Après avoir rendu de grands service à l’État, le peuple se trouvoit exposé à l’oppression des riches, et particulièrement à celle des sénateurs, qui, par autorité, ou par d’autres méchantes voies, tiroient la commune de ses petites possessions. Des injures continuelles avoient donc aliéné les esprits de la multitude ; mais, sans avoir encore de méchantes intentions, elle souffroit avec douleur la tyrannie ; et, plus misérable que tumultueuse, attendoit plus qu’elle ne cherchoit de sortir d’une condition infortunée.

J’ai cru devoir faire la peinture du Sénat, de Gracchus et du peuple, avant que d’entrer en cette violente agitation que ressentit la république.

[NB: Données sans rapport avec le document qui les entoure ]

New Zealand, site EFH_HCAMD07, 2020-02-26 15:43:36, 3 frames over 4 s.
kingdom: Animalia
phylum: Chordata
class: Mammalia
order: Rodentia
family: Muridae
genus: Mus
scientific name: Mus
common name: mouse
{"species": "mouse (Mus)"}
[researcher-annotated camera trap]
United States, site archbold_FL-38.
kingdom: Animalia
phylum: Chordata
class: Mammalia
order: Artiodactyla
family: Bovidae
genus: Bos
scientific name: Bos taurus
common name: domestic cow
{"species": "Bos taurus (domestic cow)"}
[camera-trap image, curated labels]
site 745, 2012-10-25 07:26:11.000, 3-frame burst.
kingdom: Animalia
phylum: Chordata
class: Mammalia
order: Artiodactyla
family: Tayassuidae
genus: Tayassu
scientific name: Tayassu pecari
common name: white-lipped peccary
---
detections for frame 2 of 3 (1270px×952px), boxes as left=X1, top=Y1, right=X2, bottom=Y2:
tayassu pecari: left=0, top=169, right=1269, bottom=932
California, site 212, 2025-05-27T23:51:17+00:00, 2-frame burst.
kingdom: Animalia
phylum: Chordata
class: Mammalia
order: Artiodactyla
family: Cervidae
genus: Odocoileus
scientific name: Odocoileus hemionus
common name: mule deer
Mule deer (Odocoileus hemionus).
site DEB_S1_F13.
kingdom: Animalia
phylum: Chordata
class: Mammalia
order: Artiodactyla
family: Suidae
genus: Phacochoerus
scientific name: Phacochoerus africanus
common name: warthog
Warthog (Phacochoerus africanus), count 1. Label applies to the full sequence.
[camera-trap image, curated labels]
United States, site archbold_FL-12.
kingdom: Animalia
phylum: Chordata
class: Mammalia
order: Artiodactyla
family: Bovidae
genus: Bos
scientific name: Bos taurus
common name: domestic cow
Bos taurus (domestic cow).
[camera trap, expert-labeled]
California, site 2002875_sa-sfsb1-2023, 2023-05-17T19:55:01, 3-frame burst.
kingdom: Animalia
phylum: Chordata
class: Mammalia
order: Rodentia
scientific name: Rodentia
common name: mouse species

On concevra donc le Sénat injuste, corrompu, mais couvrant les infamies au dedans, par quelque dignité aux affaires du dehors. On aura l’idée de Gracchus, comme d’une personne qui avoit de grands talents, mais plus propre à ruiner tout-à-fait une république corrompue, qu’à la rétablir dans sa pureté, par une sage réformation. Pour le peuple, il n’étoit pas mal affectionné ; mais il ne savoit comment vivre dans sa misère, ni où s’occuper, après la perte de ses terres.


NOTES DE L’ÉDITEUR

1. Ce passage et celui qu’on trouvera un peu plus bas, renfermés entre deux crochets, sont tirés du manuscrit de M. de Saint-Évremond, qui étoit demeuré entre les mains de M. Waller. (Note de Des Maizeaux.)

2. Le Censeur.

3. Le consul G. Hostilius Mancinus, après avoir été défait plusieurs fois par les Numantins, se laissa renfermer dans son camp, avec une armée de trente mille hommes, qu’il ne put sauver, qu’en faisant un traité avec les ennemis, qui n’avoient que quatre mille hommes, par lequel on convint qu’il y auroit désormais une alliance perpétuelle entre les Romains et les Numantins, et que ceux-ci jouiroient des mêmes droits et priviléges que les Romains. Le sénat déclara ce traité honteux à la république, et ordonna que Mancinus seroit renvoyé pieds et poings liés aux Numantins, pour en faire ce qu’ils jugeroient à propos ; mais ils ne voulurent point le recevoir. Voyez le supplément des LVe et LVIe livre de Tite-Live, par Freinshemius. (Des Maizeaux.)